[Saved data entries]
::::
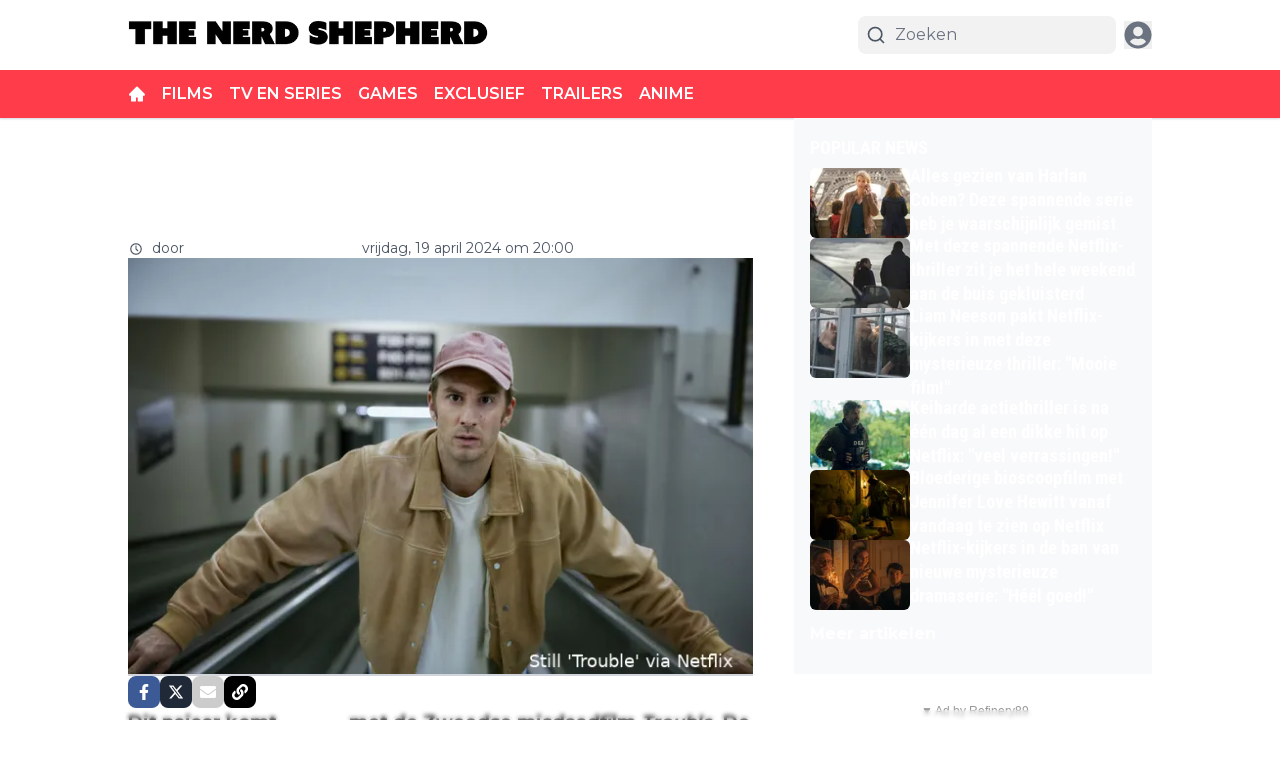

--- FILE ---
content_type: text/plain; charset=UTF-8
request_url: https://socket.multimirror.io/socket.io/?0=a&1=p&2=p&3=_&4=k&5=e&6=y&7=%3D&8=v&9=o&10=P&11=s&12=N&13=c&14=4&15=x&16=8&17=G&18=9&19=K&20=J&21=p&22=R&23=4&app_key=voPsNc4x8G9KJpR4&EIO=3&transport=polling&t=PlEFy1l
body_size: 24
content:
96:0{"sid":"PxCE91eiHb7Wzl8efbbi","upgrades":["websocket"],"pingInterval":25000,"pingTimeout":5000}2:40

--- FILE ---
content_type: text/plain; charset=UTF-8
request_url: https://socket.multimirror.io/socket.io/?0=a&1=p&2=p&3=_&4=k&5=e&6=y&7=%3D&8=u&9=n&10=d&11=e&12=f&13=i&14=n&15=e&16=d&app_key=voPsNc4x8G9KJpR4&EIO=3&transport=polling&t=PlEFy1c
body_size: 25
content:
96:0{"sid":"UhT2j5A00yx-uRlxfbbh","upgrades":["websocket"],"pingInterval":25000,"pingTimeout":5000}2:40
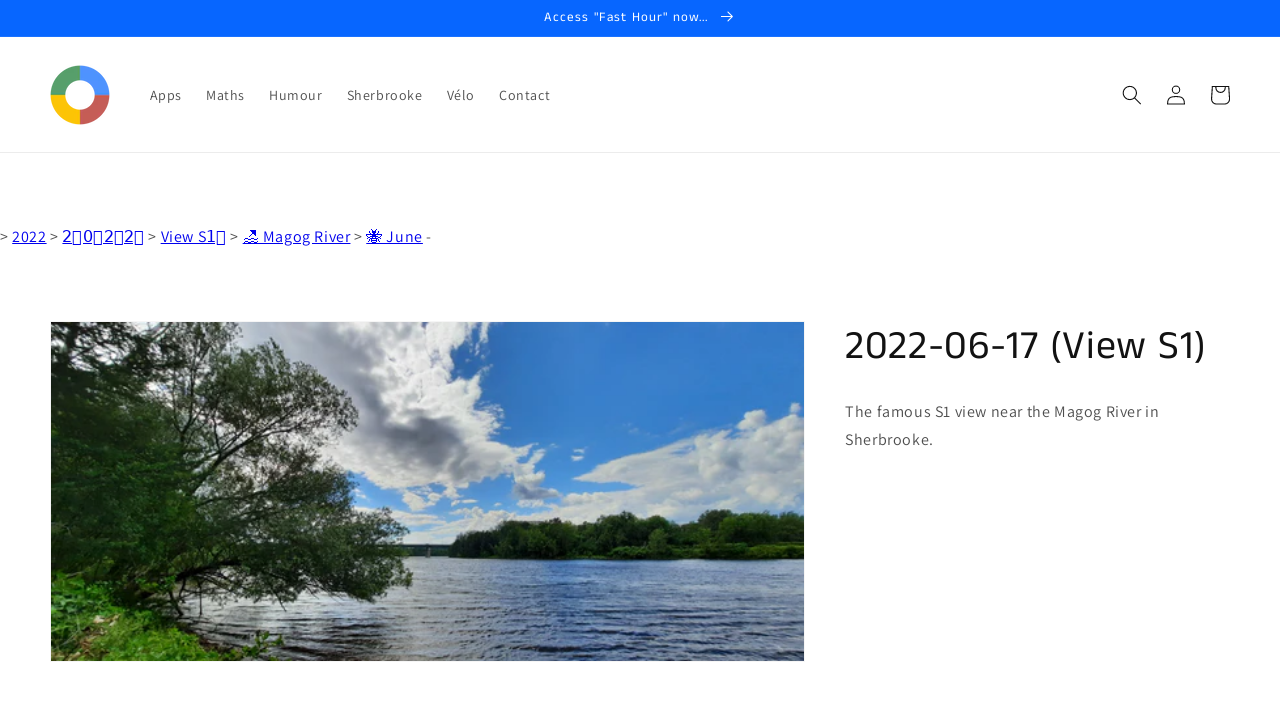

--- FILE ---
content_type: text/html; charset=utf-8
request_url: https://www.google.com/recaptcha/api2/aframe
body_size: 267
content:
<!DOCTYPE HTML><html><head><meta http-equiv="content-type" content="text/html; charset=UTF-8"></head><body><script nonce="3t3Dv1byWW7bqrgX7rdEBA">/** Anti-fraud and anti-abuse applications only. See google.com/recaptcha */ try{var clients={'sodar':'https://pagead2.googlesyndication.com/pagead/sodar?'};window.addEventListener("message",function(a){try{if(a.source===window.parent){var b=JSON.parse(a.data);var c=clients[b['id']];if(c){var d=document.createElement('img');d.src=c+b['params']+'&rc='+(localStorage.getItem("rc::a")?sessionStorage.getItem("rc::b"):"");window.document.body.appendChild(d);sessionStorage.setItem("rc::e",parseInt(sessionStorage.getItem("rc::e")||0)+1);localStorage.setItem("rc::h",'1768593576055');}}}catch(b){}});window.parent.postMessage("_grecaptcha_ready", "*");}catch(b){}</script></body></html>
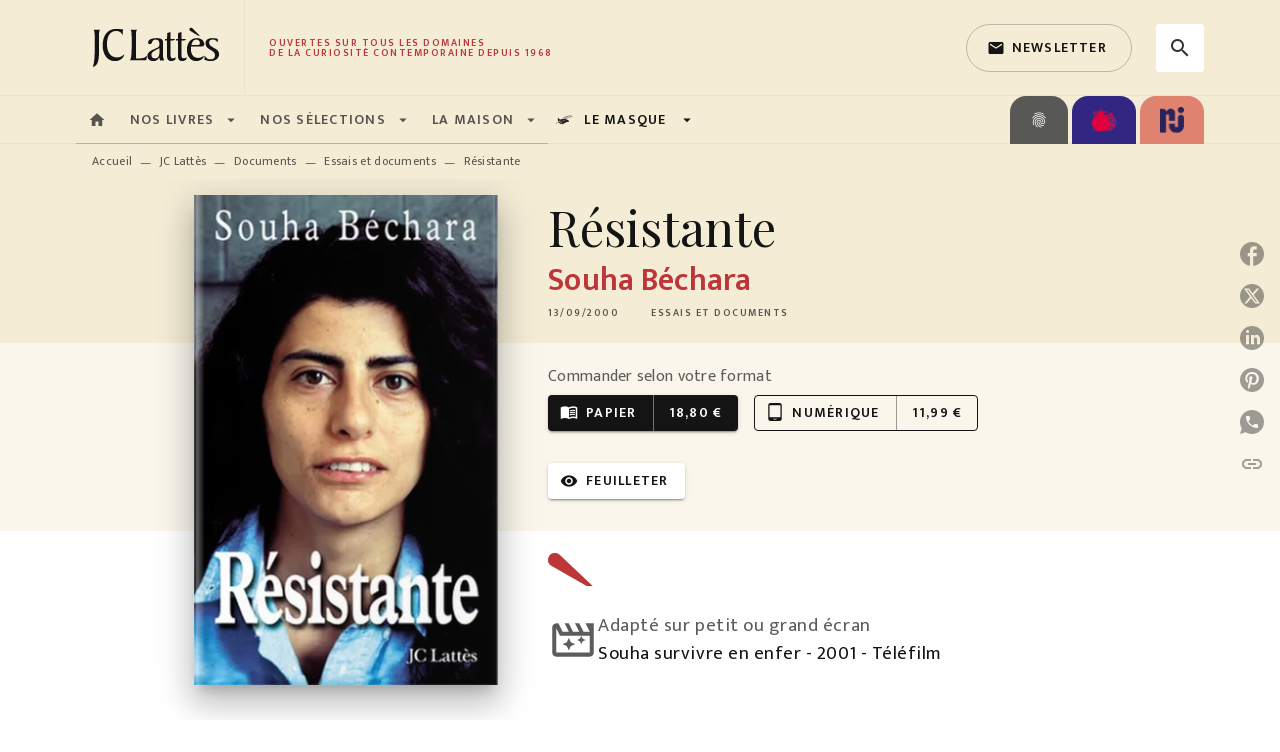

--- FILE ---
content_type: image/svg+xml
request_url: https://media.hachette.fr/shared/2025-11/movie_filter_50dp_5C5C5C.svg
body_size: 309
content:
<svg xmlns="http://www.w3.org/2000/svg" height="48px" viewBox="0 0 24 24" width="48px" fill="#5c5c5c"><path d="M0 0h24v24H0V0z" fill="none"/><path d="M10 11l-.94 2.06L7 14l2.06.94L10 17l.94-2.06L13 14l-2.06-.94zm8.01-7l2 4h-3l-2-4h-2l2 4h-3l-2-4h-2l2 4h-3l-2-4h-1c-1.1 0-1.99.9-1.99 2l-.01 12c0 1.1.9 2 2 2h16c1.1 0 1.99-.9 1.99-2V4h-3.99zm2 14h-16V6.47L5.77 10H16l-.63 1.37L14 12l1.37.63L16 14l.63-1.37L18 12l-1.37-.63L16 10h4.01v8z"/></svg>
::::
[EXERCISE PROMPT]: Scan the data above and state how many of its lines contain the string "pingTimeout", with no other content.

[REPLY]: 2